# Provided material
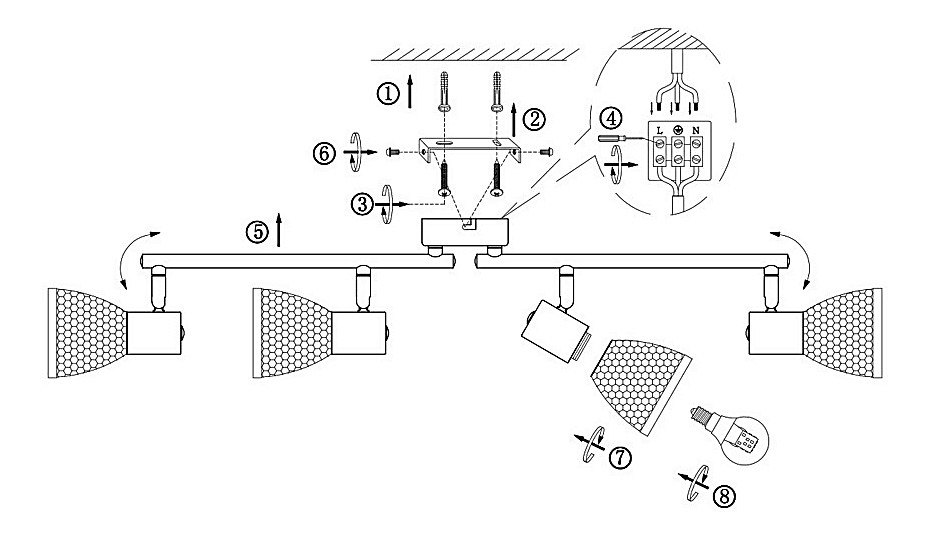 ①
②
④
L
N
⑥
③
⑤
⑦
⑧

...

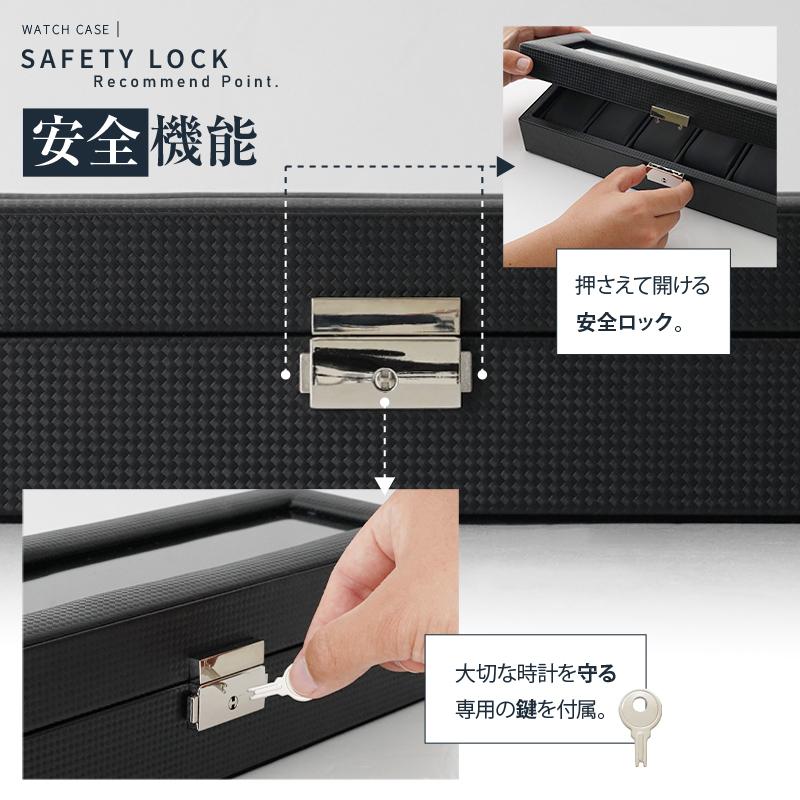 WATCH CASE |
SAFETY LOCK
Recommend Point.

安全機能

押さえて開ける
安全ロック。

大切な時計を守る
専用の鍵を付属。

==

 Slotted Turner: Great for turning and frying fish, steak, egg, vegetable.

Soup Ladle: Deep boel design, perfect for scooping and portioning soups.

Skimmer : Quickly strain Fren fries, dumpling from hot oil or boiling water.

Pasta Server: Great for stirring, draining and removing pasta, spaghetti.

# What to produce
All lines above with "Great" in them should be returned.

# Answer box
 Slotted Turner: Great for turning and frying fish, steak, egg, vegetable.
Pasta Server: Great for stirring, draining and removing pasta, spaghetti.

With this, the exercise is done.